2. LARA: LA MIA SALVATRICE
Lara
I miei occhi si spostarono verso l'orologio mentre mi dirigevo verso le porte. L'ultimo cliente era appena uscito, finalmente. Erano quasi le due del mattino di sabato. Domani avrei dovuto essere di nuovo qui per le cinque del pomeriggio. Forse sabato sarebbe stato meglio di ieri. Forse non ci sarebbero stati errori con i turni. Forse non avrei dovuto gestire tutto da sola. Forse avrei anche rivisto il signor Alto, scuro e affascinante.
Un sospiro mi sfuggì dalle labbra. Sì, certo, quali erano le probabilità che accadesse?
"Lara."
I miei occhi si spostarono su Kenzie che era appoggiato al bancone con i gomiti. "Sì?"
"Ho bisogno di un favore," disse dolcemente.
"Certo." Non poteva essere peggio di così. "Vuoi che chiuda io?"
Lui annuì. Seguii il suo sguardo mentre osservava il bar. Era un disastro, ovviamente, e mi aspettavo di pulirlo prima di chiudere. Mi morsi il labbro per trattenere un gemito. Perché nessuno si era presentato al lavoro? Tutto quello che volevo era tornare a casa e infilarmi a letto dopo un bel bagno caldo per lenire i muscoli doloranti.

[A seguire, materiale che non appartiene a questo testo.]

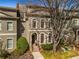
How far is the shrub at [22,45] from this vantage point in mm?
33737

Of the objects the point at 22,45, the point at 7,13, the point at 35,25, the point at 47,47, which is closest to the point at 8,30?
the point at 7,13

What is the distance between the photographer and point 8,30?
1357 inches

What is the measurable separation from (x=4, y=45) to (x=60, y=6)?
37.3ft

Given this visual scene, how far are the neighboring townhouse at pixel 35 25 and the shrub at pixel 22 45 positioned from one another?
6.06 feet

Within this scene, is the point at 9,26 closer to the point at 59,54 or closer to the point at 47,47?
the point at 47,47

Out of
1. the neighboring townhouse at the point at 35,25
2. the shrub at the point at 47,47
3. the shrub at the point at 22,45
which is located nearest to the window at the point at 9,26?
the shrub at the point at 22,45

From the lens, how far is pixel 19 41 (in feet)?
113

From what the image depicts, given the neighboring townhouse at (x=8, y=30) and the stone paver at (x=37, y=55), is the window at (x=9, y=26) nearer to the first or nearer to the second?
the neighboring townhouse at (x=8, y=30)

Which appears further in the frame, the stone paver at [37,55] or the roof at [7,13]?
the roof at [7,13]

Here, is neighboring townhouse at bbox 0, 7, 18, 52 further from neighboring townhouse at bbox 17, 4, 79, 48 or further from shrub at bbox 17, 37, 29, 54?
neighboring townhouse at bbox 17, 4, 79, 48

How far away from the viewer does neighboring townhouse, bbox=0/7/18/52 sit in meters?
33.9

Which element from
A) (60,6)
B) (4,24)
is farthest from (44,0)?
(4,24)

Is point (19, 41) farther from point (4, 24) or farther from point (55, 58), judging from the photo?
point (55, 58)

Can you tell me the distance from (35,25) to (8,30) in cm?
528
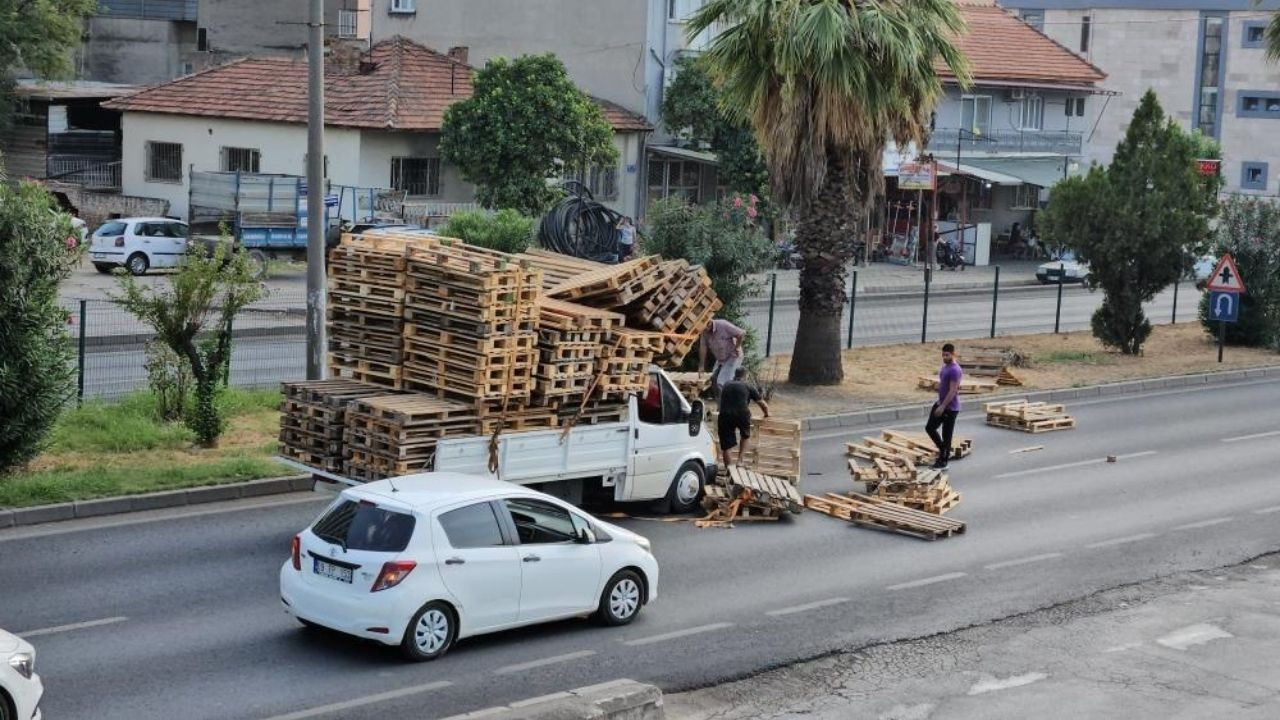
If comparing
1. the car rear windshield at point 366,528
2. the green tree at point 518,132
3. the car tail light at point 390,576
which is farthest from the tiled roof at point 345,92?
the car tail light at point 390,576

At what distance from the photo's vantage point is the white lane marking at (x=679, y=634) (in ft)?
46.9

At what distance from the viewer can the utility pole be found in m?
21.3

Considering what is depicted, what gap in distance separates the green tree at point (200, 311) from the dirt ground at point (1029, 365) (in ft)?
28.9

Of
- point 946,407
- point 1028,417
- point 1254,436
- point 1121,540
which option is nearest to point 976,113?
point 1254,436

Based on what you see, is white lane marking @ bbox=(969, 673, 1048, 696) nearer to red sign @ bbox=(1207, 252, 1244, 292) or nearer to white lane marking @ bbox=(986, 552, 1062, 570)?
white lane marking @ bbox=(986, 552, 1062, 570)

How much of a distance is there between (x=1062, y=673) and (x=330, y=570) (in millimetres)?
6025

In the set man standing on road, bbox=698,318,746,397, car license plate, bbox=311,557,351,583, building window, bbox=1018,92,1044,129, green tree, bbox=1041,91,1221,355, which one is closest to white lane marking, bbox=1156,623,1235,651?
car license plate, bbox=311,557,351,583

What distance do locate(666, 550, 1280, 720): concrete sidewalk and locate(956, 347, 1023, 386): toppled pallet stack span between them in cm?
1392

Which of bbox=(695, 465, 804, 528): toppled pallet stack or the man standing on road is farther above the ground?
the man standing on road

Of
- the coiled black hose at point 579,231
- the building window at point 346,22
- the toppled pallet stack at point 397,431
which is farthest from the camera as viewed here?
the building window at point 346,22

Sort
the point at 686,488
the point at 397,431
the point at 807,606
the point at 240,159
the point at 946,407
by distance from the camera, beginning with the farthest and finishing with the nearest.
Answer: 1. the point at 240,159
2. the point at 946,407
3. the point at 686,488
4. the point at 397,431
5. the point at 807,606

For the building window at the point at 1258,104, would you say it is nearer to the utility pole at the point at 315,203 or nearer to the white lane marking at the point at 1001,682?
the utility pole at the point at 315,203

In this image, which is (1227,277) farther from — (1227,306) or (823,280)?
(823,280)

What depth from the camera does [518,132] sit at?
154ft
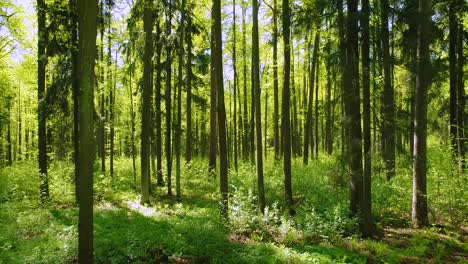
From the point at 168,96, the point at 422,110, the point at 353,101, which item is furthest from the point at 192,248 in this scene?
the point at 168,96

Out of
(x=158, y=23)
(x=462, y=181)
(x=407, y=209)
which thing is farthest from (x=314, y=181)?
(x=158, y=23)

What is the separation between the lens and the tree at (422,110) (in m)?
8.36

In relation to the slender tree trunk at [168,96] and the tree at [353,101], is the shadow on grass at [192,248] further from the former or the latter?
the slender tree trunk at [168,96]

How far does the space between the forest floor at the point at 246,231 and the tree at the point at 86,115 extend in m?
1.80

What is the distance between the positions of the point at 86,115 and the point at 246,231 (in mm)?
5530

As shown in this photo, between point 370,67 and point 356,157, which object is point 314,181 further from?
point 370,67

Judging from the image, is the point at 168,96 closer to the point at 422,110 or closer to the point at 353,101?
the point at 353,101

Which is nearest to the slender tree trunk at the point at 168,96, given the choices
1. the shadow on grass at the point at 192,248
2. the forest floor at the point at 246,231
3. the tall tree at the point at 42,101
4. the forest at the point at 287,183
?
the forest at the point at 287,183

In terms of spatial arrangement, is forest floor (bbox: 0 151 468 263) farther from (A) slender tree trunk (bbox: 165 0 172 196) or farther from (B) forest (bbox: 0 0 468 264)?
(A) slender tree trunk (bbox: 165 0 172 196)

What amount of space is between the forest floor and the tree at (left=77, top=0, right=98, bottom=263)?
70.9 inches

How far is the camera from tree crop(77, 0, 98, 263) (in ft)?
17.0

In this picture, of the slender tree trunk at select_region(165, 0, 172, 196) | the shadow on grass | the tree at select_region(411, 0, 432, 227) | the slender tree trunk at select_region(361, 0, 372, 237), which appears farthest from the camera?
the slender tree trunk at select_region(165, 0, 172, 196)

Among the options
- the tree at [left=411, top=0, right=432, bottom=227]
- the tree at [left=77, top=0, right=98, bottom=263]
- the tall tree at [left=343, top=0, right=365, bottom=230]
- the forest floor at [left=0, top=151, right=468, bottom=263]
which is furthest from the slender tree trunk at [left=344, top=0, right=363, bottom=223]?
the tree at [left=77, top=0, right=98, bottom=263]

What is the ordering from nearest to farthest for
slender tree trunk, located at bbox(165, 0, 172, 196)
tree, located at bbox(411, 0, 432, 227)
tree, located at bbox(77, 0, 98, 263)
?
tree, located at bbox(77, 0, 98, 263) < tree, located at bbox(411, 0, 432, 227) < slender tree trunk, located at bbox(165, 0, 172, 196)
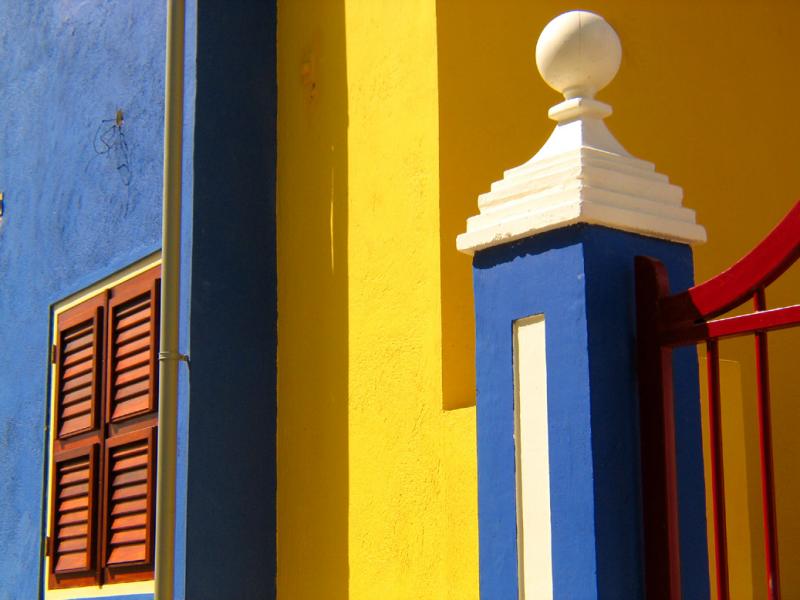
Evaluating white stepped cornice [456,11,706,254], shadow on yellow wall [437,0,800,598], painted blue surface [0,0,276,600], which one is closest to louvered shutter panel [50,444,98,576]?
painted blue surface [0,0,276,600]

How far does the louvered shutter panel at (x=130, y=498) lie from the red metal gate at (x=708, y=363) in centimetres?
359

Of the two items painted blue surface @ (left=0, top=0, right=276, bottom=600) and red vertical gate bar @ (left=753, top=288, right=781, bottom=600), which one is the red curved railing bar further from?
painted blue surface @ (left=0, top=0, right=276, bottom=600)

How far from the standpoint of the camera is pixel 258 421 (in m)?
6.27

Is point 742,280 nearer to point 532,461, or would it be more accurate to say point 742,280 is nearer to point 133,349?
point 532,461

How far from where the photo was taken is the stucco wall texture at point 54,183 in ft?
24.1

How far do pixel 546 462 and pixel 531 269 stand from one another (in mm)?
555

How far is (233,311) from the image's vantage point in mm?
6320

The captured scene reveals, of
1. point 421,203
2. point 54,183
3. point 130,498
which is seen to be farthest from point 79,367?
point 421,203

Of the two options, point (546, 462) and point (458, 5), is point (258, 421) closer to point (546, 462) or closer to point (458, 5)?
point (458, 5)

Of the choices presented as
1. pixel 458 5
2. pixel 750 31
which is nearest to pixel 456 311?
pixel 458 5

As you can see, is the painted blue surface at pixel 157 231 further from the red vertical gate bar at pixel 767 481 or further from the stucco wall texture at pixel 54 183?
the red vertical gate bar at pixel 767 481

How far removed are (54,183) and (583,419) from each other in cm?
561

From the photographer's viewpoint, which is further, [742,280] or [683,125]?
[683,125]

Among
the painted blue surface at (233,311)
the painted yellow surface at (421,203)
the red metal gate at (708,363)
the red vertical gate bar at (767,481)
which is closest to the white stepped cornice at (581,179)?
the red metal gate at (708,363)
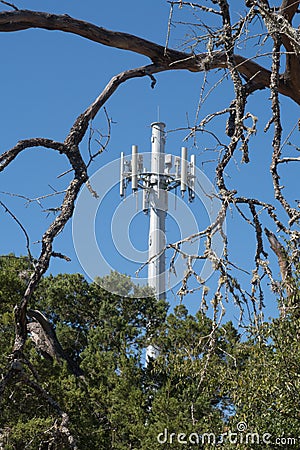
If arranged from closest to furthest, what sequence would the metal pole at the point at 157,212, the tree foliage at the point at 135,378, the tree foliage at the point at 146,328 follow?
1. the tree foliage at the point at 146,328
2. the tree foliage at the point at 135,378
3. the metal pole at the point at 157,212

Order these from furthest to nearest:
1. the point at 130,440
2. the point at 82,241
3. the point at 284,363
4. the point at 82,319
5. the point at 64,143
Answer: the point at 82,319 < the point at 82,241 < the point at 130,440 < the point at 284,363 < the point at 64,143

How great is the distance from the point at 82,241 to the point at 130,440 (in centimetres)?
370

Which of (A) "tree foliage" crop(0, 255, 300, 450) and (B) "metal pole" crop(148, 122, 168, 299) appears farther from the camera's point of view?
(B) "metal pole" crop(148, 122, 168, 299)

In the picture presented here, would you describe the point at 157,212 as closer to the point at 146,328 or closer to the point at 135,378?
the point at 146,328

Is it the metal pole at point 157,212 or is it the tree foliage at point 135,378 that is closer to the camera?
the tree foliage at point 135,378

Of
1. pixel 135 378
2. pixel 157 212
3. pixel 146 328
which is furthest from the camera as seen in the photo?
pixel 157 212

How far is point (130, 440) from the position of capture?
36.5 ft

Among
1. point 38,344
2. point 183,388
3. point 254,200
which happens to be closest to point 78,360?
point 183,388

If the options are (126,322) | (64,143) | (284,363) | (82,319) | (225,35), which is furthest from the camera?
(82,319)

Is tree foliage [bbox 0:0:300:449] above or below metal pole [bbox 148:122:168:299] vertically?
below

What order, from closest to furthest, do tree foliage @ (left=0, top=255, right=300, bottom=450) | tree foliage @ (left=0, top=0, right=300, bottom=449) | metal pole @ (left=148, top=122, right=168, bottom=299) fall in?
1. tree foliage @ (left=0, top=0, right=300, bottom=449)
2. tree foliage @ (left=0, top=255, right=300, bottom=450)
3. metal pole @ (left=148, top=122, right=168, bottom=299)

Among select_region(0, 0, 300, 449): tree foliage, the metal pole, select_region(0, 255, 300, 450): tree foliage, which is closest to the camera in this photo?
select_region(0, 0, 300, 449): tree foliage

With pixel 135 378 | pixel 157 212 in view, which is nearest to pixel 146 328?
pixel 135 378

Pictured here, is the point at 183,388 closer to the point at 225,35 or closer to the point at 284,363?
the point at 284,363
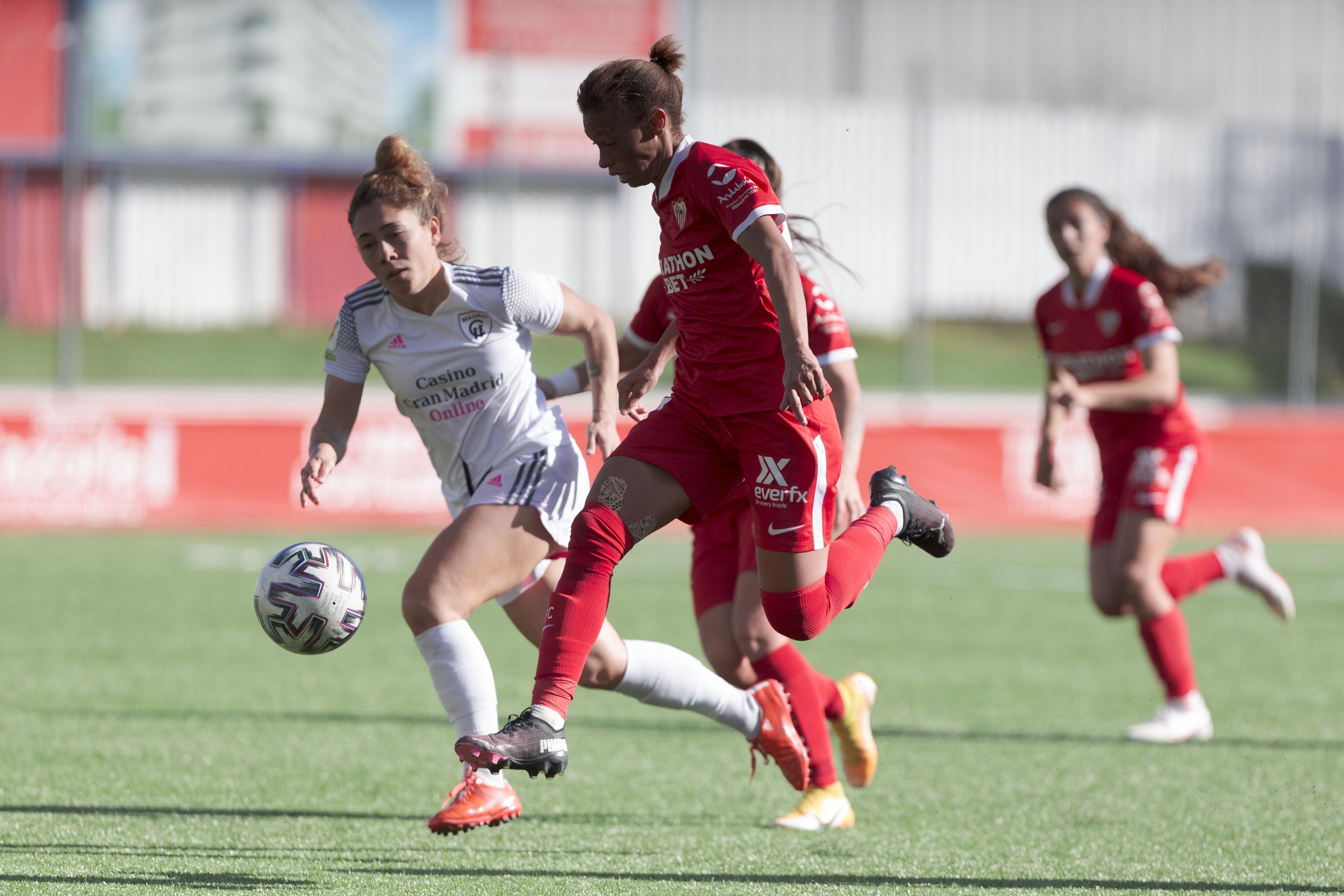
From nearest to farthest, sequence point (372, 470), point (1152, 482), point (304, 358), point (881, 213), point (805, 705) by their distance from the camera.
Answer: point (805, 705), point (1152, 482), point (372, 470), point (881, 213), point (304, 358)

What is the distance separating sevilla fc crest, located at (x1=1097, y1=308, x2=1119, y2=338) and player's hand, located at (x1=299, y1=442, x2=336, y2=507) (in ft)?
11.4

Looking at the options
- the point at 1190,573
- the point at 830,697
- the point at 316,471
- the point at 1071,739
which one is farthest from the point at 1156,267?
the point at 316,471

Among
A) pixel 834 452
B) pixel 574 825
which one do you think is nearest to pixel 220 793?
pixel 574 825

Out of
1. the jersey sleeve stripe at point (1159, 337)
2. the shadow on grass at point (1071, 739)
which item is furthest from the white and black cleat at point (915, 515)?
the jersey sleeve stripe at point (1159, 337)

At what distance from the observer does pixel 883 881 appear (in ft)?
13.0

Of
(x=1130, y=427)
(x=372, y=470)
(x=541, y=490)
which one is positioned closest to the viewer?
(x=541, y=490)

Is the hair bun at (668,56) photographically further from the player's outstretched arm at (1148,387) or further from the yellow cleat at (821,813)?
the player's outstretched arm at (1148,387)

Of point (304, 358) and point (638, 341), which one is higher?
point (638, 341)

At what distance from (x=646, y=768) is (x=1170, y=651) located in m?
2.30

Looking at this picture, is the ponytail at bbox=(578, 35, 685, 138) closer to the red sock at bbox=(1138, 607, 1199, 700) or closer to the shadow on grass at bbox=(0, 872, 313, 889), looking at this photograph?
the shadow on grass at bbox=(0, 872, 313, 889)

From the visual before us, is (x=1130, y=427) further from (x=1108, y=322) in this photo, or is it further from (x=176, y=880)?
(x=176, y=880)

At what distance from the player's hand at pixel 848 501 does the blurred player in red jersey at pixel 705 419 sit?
1.37ft

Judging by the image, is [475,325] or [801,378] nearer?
[801,378]

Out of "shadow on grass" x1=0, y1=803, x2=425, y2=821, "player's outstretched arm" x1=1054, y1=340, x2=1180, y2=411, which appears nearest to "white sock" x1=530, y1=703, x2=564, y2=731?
"shadow on grass" x1=0, y1=803, x2=425, y2=821
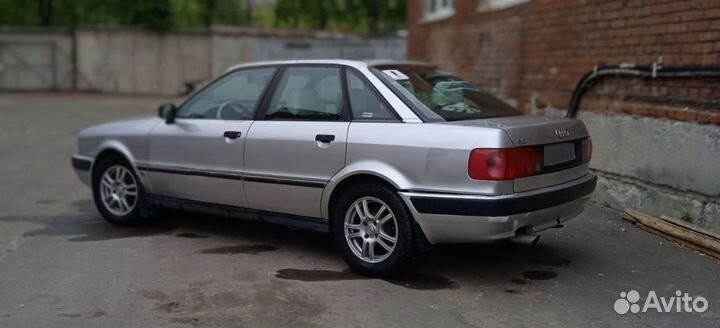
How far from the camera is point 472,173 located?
4.52 meters

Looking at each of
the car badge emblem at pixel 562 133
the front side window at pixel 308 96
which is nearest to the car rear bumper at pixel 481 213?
the car badge emblem at pixel 562 133

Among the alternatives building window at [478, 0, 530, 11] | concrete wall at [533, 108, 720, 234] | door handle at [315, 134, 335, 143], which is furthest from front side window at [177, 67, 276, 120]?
building window at [478, 0, 530, 11]

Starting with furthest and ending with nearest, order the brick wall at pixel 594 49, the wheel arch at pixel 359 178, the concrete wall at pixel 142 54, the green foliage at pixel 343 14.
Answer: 1. the green foliage at pixel 343 14
2. the concrete wall at pixel 142 54
3. the brick wall at pixel 594 49
4. the wheel arch at pixel 359 178

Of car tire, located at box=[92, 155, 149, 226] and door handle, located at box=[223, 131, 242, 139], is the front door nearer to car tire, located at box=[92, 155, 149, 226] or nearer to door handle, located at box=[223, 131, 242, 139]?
door handle, located at box=[223, 131, 242, 139]

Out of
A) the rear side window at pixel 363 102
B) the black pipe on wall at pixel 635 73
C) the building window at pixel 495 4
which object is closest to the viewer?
the rear side window at pixel 363 102

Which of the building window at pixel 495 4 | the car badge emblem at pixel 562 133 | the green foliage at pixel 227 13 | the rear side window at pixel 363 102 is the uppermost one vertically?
the green foliage at pixel 227 13

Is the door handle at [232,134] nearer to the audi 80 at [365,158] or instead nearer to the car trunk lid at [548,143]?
the audi 80 at [365,158]

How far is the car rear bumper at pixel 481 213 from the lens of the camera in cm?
451

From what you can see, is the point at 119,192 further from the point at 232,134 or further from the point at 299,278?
the point at 299,278

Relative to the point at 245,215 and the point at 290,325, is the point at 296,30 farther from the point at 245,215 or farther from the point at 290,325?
the point at 290,325

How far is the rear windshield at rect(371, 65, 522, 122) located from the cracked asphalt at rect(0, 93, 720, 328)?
1.14 metres

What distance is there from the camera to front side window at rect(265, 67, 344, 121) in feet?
17.7

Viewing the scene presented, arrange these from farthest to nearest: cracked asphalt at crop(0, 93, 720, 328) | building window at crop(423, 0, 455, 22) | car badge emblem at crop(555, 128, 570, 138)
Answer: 1. building window at crop(423, 0, 455, 22)
2. car badge emblem at crop(555, 128, 570, 138)
3. cracked asphalt at crop(0, 93, 720, 328)

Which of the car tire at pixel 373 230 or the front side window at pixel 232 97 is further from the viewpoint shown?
the front side window at pixel 232 97
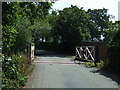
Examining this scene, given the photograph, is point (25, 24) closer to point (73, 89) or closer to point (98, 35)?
point (73, 89)

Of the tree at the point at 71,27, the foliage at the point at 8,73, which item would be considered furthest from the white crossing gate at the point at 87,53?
the foliage at the point at 8,73

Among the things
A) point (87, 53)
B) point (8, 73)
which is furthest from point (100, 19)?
point (8, 73)

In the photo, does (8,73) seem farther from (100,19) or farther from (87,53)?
(100,19)

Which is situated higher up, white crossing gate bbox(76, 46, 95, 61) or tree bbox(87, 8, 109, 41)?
tree bbox(87, 8, 109, 41)

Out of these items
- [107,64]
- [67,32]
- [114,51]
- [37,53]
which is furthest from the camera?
[67,32]

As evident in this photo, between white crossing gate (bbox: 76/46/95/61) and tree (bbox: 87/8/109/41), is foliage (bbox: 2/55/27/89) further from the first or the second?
tree (bbox: 87/8/109/41)

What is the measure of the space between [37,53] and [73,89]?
89.4 feet

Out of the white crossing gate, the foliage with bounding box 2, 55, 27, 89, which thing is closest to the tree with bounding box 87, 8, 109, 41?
the white crossing gate

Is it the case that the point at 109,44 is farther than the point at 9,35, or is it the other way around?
the point at 109,44

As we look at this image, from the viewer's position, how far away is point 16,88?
25.6 feet

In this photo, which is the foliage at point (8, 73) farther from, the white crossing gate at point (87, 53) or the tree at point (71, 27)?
the tree at point (71, 27)

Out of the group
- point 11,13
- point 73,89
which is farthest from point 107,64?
point 11,13

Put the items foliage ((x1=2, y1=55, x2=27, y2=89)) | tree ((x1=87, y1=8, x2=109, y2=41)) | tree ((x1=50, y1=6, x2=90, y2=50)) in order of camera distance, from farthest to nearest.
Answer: tree ((x1=87, y1=8, x2=109, y2=41))
tree ((x1=50, y1=6, x2=90, y2=50))
foliage ((x1=2, y1=55, x2=27, y2=89))

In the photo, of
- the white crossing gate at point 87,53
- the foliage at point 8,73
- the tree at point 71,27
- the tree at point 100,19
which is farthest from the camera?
the tree at point 100,19
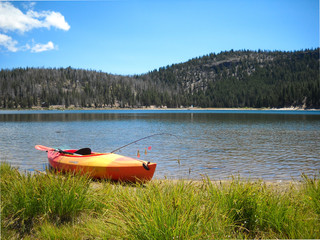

"Ti pagherò gli straordinari."
Gli feci il sorriso più luminoso che potevo. "Ora sì che parli. Questo posto sarà splendente per te domani."
"Non ne dubito." Girò intorno al bancone e esitò. "Mi dispiace per il disguido. Non succederà più."
E poi scomparve nel corridoio che portava alla porta sul retro, lasciandomi completamente sola. La solitudine si insinuò in me mentre iniziavo a pulire. Desideravo avere qualcuno con cui tornare a casa, qualcuno che mi massaggiasse i muscoli doloranti e mi lasciasse raccontare tutto della mia giornata. Desideravo qualcuno che capisse il peso che portavo sulle spalle.
Sgomberai i tavoli e portai i piatti sul retro. Dopo aver pulito i tavoli, posizionai le sedie sui tavoli e pulii i pavimenti prima di andare sul retro a lavare i piatti. Quando il bar era finalmente splendente, erano quasi le quattro. Ero stanca e affamata e tutto quello che volevo fare era andare a letto.
Invece di uscire dalla porta sul retro, uscii dalla porta principale. Mi assicurai che la porta fosse chiusa a chiave prima di allontanarmi. Le strade erano deserte e illuminate da lampioni che si accendevano e spegnevano, il che era piuttosto spaventoso. Raggiunsi la mia borsa mentre attraversavo la strada. Le mie dita sfiorarono la piccola bomboletta di spray al peperoncino che avevo comprato poco dopo aver iniziato a lavorare al bar. Un rumore attirò la mia attenzione, ma era troppo tardi per reagire.
Un braccio mi avvolse la vita e una mano mi coprì la bocca. Urlai e mi dimenai mentre venivo sollevata da terra. La mia borsa scivolò dalle mie dita quando l'uomo mi girò e mi sbatté contro il muro. Un dolore acuto mi attraversò quando la mia schiena si scontrò con i mattoni freddi. L'odore di alcol mi riempì le narici quando l'uomo si avvicinò. Il suo corpo premeva contro il mio, riempiendomi di paura. Un torpore si diffuse in me. Ero nei guai, lo sapevo, ma non potevo fare nulla.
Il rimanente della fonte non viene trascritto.